It will be important to check the distribution of the training set later to verify that it is not biased or skewed.
Chemistry beginner's question:
Does the length of the SMILES string correlate with the boiling point?
```{r}
plot(nchar(results_bp$SMILES),results_bp$boilingpoint)
```
The correlation between the boiling point and the string length of the SMILES looks good!!
```{r}
cor(nchar(results_bp$SMILES),results_bp$boilingpoint)
```
##Collect variables which we expect to be informative of boiling point
Translate the data that we have extracted, in the form of SMILES, into what we need out of the CDK database in order to do the regression. For this use R package rcdk.
This will give a collection of descriptors
which can be used as variables,
following that we will then generate latent variables with PLS.
##Get Molecule Descriptors with rcdk
A key requirement for the predictive modeling of molecular properties and activities are molecular descriptors - numerical charaterizations of the molecular structure.
The CDK implements a variety of molecular descriptors, categorized.
rcdk allows us to access the cheminformatics functionality of the CDK from within R.
There is a list of descriptors here https://cdk.github.io/cdk/1.5/docs/api/org/openscience/cdk/qsar/descriptors/molecular/package-tree.html
I can also learn about descriptors in the rcdk documentation.
https://cran.r-project.org/web/packages/rcdk/vignettes/using-rcdk.html
##Explore rcdk
The molecule objects (that result from load.molecules) are of class jobjRef (provided by the rJava package). As a result,they are pretty opaque to the user and are really meant to be processed using methods from the rcdk or rJava packages.
Another common way to obtain molecule objects is by parsing SMILES strings. The simplest way to do this is eg
```{r}
smile <- 'c1ccccc1CC(=O)C(N)CC1CCCCOC1'
mol <- parse.smiles(smile)[[1]]
```
Usage is more efficient when multiple SMILE are supplied, since then a single SMILES parser object is used to parse all the supplied SMILES. (from the rcdk tutorial -see useful sources)
It is possible to evaluate all available descriptors at one go, or evaluate individual descriptors.
Each descriptor name (eg "org.openscience.cdk.qsar.descriptors.molecular.WHIMDescriptor") is a fully qualified Java class name for the corresponding descriptor.
These names can be supplied to eval.desc to evaluate a single or multiple descriptors for one or more molecules.
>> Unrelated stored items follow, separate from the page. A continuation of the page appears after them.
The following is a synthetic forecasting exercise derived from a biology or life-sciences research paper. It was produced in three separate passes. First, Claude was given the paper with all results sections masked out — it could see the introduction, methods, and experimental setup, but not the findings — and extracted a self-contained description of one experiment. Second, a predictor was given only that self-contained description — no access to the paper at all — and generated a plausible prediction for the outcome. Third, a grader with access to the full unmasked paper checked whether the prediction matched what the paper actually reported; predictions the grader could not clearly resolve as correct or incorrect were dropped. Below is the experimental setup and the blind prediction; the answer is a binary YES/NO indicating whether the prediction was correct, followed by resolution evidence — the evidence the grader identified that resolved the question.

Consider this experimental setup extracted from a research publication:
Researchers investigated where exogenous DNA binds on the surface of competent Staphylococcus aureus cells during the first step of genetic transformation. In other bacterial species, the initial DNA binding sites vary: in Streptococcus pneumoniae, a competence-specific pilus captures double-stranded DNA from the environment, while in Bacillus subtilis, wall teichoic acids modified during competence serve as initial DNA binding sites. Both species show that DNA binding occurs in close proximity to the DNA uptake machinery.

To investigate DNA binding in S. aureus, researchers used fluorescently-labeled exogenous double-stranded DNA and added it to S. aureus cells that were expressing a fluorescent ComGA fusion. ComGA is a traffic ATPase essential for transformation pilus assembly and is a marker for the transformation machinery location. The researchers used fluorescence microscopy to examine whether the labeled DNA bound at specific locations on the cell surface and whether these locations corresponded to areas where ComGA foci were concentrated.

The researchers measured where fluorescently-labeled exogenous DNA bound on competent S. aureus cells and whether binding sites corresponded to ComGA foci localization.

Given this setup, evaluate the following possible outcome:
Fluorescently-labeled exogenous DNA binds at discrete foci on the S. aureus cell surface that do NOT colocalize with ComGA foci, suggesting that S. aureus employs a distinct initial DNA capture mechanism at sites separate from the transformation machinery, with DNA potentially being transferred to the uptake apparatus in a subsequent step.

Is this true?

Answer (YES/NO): NO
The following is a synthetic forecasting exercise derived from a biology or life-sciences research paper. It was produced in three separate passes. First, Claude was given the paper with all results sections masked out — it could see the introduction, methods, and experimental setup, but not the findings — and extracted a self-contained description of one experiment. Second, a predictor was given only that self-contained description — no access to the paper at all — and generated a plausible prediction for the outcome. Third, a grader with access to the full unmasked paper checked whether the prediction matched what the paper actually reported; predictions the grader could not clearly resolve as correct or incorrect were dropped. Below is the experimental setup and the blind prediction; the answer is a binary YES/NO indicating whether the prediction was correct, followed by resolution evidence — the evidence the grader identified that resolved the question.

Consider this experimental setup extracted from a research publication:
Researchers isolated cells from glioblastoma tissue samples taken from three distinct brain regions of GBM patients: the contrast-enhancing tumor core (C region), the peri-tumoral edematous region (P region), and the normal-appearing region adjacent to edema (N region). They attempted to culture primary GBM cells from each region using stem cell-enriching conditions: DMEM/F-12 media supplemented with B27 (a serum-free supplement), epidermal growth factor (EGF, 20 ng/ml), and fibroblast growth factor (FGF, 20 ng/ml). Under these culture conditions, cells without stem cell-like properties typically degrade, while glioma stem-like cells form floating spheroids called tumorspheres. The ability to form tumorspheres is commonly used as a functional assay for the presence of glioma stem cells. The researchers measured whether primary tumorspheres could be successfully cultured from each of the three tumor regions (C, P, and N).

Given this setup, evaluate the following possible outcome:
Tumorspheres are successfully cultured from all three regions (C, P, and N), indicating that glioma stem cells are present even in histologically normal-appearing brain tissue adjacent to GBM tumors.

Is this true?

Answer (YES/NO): YES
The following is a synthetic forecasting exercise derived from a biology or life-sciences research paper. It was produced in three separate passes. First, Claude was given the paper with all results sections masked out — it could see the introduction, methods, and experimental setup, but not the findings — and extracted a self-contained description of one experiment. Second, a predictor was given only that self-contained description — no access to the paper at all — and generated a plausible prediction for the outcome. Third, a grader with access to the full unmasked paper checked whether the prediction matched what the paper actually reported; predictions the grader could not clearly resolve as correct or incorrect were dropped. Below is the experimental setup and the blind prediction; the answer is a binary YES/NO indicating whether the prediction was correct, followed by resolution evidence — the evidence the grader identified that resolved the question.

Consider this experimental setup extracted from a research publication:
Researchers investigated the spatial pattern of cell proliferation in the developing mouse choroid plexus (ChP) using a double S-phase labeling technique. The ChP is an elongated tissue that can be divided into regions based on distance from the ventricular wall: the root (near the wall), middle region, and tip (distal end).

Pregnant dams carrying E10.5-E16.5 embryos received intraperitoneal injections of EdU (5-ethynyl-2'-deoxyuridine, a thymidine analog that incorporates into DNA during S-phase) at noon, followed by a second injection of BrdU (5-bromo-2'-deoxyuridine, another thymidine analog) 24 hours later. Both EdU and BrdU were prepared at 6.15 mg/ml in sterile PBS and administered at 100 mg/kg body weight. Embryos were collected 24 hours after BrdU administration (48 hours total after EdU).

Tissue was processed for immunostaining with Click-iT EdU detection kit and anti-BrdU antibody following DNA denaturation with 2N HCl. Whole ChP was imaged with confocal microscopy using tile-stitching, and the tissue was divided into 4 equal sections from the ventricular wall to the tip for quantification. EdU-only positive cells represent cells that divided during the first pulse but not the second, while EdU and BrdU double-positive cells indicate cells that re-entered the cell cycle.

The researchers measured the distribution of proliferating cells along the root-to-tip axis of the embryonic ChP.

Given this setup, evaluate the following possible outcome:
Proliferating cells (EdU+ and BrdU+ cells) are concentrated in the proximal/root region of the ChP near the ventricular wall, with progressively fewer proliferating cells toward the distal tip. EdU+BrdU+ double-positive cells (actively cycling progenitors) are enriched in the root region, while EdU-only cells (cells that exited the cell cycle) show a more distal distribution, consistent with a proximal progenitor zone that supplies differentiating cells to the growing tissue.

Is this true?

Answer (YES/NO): NO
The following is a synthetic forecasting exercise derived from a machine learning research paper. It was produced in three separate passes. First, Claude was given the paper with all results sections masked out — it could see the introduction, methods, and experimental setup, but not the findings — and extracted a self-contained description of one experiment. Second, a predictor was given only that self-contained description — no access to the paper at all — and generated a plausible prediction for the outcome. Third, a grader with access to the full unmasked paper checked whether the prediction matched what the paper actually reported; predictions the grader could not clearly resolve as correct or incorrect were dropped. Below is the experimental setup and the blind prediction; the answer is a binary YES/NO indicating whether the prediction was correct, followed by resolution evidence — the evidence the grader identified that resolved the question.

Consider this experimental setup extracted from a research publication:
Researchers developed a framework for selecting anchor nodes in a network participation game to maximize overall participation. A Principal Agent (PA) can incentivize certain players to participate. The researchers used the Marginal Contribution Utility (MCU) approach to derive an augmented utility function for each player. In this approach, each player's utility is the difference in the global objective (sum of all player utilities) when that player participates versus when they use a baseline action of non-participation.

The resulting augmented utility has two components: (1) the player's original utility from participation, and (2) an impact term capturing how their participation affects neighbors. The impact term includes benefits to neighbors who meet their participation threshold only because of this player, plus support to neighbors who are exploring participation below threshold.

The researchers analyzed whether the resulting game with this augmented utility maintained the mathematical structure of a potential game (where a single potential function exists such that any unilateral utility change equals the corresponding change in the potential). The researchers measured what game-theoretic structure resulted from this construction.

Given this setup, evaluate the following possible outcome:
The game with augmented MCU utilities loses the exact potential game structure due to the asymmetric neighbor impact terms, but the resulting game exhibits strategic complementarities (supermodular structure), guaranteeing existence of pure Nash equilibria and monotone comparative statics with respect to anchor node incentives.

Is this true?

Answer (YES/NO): NO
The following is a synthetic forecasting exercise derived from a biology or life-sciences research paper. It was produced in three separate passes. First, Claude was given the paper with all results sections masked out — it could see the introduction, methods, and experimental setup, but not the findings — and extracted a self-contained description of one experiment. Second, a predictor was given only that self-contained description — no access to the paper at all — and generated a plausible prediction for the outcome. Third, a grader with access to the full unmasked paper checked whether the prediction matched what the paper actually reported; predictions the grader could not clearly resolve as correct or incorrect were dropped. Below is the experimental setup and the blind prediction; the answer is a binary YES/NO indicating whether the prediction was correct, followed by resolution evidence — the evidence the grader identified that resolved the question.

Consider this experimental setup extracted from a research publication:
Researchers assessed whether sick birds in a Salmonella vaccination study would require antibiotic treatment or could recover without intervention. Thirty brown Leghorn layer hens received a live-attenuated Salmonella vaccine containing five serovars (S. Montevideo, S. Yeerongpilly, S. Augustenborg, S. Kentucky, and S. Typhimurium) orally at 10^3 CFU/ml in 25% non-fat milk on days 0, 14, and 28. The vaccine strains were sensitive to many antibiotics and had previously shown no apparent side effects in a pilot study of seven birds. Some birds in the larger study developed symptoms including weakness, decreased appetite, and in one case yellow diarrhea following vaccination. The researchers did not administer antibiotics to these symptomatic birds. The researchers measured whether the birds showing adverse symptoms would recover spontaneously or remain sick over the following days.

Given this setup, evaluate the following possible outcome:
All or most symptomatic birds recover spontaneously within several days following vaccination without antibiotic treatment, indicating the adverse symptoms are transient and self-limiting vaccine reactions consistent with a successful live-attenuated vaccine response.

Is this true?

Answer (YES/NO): YES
Explore the descriptor categories
```{r}
dc <- get.desc.categories()
dc
```
###Choosing suitable variables for the predictive model
Here there are two opposing approaches to building the model:
purely data-driven throw the kitchen sink at it, uses all the available descriptors from CDK (how many datapoints is that? - 219 after cleaning), followed by dimension reduction and then predicts based on the optimum number of latent variables. (bp_model_2)
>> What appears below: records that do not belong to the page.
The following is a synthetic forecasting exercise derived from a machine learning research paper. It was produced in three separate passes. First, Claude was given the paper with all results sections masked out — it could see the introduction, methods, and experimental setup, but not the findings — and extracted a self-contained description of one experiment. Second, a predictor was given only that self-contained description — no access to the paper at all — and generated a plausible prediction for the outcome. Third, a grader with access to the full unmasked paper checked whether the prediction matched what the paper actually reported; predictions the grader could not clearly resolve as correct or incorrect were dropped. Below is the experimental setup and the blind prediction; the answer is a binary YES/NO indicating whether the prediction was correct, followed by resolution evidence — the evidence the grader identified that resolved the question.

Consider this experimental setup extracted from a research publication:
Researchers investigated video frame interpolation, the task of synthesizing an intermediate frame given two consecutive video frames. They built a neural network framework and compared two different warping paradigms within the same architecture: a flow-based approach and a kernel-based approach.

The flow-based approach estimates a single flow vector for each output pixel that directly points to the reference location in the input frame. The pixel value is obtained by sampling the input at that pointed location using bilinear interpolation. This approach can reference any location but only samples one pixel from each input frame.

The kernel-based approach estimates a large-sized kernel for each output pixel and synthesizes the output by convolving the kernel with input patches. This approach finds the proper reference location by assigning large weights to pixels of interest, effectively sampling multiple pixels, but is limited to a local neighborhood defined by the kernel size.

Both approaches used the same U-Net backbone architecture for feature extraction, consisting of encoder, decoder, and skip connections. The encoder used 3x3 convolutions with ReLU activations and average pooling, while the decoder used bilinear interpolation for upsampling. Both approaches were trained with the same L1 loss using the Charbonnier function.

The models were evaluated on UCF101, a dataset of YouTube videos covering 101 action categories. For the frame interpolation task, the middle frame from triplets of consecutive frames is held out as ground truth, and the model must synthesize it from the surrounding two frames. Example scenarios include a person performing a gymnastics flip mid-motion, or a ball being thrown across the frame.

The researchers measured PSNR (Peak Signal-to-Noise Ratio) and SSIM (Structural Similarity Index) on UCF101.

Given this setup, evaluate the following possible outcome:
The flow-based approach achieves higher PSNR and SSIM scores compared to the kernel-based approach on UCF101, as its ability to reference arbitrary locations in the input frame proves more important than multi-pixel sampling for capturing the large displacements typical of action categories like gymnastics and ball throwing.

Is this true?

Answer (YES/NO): NO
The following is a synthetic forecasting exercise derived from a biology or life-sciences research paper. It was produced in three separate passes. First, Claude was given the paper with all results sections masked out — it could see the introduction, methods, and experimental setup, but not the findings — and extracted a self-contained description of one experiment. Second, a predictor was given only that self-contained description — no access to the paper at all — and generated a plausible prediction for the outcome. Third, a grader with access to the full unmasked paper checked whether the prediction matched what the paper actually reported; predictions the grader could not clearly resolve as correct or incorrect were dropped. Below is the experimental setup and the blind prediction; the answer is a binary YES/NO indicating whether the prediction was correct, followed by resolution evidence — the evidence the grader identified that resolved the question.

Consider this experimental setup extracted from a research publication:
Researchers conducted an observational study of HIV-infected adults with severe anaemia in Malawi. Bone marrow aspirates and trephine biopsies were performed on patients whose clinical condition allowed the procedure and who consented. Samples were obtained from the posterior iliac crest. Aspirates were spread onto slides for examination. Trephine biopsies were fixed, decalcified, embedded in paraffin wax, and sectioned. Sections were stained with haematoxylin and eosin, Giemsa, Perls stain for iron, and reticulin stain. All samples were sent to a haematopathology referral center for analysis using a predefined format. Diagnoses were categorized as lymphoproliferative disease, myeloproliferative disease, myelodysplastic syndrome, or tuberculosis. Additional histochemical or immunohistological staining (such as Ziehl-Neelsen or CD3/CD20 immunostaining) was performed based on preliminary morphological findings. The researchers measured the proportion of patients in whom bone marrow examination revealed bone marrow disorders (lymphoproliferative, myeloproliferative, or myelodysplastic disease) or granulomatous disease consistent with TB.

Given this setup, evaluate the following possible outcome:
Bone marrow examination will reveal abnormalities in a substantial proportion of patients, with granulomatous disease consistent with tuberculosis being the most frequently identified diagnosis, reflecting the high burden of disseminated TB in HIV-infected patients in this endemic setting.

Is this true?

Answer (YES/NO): NO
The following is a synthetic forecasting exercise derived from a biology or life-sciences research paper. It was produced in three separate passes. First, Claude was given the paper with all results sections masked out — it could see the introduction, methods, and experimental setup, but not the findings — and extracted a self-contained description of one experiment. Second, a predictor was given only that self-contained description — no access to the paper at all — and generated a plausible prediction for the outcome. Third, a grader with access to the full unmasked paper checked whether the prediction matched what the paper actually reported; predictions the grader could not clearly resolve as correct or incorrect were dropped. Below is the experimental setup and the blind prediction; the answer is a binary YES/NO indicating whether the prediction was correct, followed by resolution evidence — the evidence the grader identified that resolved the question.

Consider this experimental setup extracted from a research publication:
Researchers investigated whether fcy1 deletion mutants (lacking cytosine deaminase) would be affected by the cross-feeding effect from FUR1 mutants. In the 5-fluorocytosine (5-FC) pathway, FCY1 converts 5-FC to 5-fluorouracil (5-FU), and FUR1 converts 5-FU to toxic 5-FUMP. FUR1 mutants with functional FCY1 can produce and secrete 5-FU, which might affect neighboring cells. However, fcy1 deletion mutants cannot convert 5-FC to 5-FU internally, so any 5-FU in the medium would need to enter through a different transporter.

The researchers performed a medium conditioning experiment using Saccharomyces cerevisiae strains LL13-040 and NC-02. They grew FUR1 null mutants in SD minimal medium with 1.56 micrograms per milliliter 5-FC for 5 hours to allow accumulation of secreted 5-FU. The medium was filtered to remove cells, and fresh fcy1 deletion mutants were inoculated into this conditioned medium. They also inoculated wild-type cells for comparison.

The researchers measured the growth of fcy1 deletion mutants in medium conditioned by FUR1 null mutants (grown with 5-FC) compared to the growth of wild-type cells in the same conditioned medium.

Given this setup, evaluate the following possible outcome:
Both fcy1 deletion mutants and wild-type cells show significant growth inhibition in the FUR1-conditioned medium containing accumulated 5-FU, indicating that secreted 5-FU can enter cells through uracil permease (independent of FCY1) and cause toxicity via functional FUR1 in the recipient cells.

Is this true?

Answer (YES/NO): YES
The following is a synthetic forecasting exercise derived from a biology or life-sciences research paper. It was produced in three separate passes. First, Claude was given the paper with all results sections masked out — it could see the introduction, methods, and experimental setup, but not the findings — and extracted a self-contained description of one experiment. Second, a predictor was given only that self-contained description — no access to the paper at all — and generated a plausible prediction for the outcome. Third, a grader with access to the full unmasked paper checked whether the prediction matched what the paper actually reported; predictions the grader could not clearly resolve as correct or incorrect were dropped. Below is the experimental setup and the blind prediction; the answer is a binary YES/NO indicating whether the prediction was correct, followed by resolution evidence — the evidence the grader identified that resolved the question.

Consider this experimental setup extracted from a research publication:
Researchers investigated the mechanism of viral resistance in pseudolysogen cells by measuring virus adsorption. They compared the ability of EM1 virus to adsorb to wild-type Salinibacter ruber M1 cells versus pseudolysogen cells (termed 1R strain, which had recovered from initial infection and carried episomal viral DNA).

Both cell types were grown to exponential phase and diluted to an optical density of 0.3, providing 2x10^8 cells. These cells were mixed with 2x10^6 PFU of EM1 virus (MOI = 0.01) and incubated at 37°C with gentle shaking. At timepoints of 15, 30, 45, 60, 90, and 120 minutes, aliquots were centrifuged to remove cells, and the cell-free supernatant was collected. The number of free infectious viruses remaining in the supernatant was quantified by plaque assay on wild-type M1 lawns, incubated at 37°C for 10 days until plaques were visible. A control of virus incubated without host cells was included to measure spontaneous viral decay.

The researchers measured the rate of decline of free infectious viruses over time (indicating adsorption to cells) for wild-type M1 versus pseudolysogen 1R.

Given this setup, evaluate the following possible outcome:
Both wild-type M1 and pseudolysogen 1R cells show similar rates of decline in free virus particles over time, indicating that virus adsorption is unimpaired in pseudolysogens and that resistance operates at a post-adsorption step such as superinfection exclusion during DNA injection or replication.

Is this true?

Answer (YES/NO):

vs a more knowledge-based approach (bp_model_1). By eg. searching the descriptor list on "Weiner", "boiling point", "complexity" and handpicking likely important variables (this is the approach used in the rcdk vignette). The r pls package PLS method still employs principal component analysis, so our prediction will still run on latent variables anyway.
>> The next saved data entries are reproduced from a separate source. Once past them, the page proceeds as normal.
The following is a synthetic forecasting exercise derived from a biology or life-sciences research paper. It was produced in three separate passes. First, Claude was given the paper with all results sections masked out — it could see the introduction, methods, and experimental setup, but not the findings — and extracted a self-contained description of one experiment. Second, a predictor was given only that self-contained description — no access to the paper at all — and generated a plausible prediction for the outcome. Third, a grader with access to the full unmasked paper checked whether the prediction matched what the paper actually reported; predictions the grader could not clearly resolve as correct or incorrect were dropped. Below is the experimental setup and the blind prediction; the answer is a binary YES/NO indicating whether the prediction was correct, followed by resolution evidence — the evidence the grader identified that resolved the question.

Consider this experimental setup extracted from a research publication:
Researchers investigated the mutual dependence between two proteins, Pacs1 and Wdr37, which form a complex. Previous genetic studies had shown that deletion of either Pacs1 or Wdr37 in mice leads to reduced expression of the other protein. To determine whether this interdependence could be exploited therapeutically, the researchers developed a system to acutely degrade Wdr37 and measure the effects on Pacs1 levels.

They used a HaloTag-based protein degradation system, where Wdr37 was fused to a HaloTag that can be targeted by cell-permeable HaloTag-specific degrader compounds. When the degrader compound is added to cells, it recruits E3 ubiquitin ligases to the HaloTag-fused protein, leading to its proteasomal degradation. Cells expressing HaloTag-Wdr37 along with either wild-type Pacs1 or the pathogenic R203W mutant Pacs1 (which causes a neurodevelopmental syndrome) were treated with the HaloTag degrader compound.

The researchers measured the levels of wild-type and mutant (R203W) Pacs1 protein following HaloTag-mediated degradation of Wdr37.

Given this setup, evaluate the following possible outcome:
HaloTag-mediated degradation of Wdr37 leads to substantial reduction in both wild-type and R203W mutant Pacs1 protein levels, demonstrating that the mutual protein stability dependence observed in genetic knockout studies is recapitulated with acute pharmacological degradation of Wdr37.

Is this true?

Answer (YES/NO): YES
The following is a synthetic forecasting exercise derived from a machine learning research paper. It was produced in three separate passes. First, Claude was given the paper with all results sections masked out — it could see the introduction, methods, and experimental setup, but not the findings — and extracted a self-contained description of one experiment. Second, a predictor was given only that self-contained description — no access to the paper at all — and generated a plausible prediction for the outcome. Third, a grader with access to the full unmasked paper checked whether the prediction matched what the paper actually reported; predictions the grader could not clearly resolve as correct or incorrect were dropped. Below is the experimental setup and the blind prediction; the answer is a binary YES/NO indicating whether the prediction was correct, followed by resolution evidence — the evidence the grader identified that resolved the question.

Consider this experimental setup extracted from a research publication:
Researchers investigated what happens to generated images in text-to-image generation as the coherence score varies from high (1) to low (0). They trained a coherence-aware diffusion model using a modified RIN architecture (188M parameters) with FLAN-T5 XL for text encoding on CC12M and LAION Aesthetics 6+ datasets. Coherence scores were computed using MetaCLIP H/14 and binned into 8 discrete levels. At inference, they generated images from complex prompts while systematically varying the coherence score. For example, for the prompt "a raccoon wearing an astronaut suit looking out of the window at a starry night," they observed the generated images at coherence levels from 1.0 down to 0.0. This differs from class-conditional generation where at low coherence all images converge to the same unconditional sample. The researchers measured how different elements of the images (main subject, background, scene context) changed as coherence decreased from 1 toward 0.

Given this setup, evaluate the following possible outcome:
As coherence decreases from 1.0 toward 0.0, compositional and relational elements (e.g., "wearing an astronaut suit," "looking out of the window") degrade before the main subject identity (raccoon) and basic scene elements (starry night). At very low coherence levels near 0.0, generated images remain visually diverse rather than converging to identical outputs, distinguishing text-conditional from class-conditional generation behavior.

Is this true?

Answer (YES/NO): YES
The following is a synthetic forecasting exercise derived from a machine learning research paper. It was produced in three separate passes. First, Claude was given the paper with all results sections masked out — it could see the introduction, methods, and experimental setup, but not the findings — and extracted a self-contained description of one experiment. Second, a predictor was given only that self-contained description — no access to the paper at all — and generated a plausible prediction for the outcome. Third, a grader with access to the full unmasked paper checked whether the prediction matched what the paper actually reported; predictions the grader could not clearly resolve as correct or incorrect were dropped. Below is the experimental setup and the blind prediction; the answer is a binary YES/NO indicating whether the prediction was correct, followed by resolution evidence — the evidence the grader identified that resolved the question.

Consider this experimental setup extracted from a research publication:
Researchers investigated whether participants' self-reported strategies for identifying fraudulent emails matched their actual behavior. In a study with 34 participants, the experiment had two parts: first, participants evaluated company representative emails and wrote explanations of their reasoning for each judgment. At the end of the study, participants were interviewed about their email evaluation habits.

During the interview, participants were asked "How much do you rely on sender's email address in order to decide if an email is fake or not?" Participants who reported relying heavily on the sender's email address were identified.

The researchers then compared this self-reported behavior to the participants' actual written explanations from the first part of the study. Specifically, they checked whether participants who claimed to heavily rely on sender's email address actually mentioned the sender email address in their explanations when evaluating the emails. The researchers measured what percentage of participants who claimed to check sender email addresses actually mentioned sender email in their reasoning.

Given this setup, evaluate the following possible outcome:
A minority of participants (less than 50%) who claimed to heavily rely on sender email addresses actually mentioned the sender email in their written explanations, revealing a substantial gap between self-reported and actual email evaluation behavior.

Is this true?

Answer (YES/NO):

###Generate a set of descriptors for a very simple model###
The list of descriptor names used here comes from the rcdk tutorial (https://cran.r-project.org/web/packages/rcdk/vignettes/using-rcdk.html) the example in which the are also interested in predicting boiling points from organic molecules.
```{r}
mols <- parse.smiles(results_bp$SMILES)
descNames_limited <- c(
'org.openscience.cdk.qsar.descriptors.molecular.KierHallSmartsDescriptor',
'org.openscience.cdk.qsar.descriptors.molecular.APolDescriptor',
'org.openscience.cdk.qsar.descriptors.molecular.HBondDonorCountDescriptor')
descriptors_limited <- eval.desc(mols, descNames_limited)
```
Note: this gives 81 variables across the molecules list. Some will be NA, nevertheless 81 variables from 3 descriptors is a lot more than I expected. Prompting the question how many variables would there be from the complete set of around 50 descriptors? (answer: more than 200)
```{r}
anyNA(descriptors_limited)
```
Confirms that , as mentioned in the tutorial, these descriptors have been chosen so as to not return NAs.
Nevertheless, this code, preparatory to building a predictive model from the descriptor matrix, is set up to remove columns with NAs and
any constant columns from the matrix.
```{r}
#remove NAs
descriptors_limited <- descriptors_limited[, !apply(descriptors_limited, 2, function(x) any(is.na(x)) )]
#remove constant columns
descriptors_limited <- descriptors_limited[, !apply( descriptors_limited, 2, function(x) length(unique(x)) == 1 )] #no. of variables drops from 81 to 5 on running this
```
Add boiling point to this descriptor matrix, this will enable us to use the formula syntax in plsr to build our model.
```{r}
descriptor_matrix_1 <- cbind(descriptors_limited, results_bp$boilingpoint)
library(plyr)
descriptor_matrix_1 <- rename(descriptor_matrix_1,c("results_bp$boilingpoint" = "boilingpoint")) #renames awkward column name (requires dplyr package)
```
##STEP 2 MULTIVARIATE STATISTICS Partial Least Squares (PLS) with plsr
###Split dataset into completely independent, randomly sampled Training and Test datasets
make a random 80/20 split
```{r}
number <- nrow(descriptor_matrix_1)
indexes <- c(1:number)
sample_indexes <- sample(indexes, size = (number*0.2))
bp_train <- descriptor_matrix_1[-sample_indexes,]
bp_test <- descriptor_matrix_1[sample_indexes,]
```
###Verify that the ditribution of the training data is not skewed.
```{r}
hist(bp_train$boilingpoint)
```
Check the distribution of the boiling points of the training dataset on a histogram.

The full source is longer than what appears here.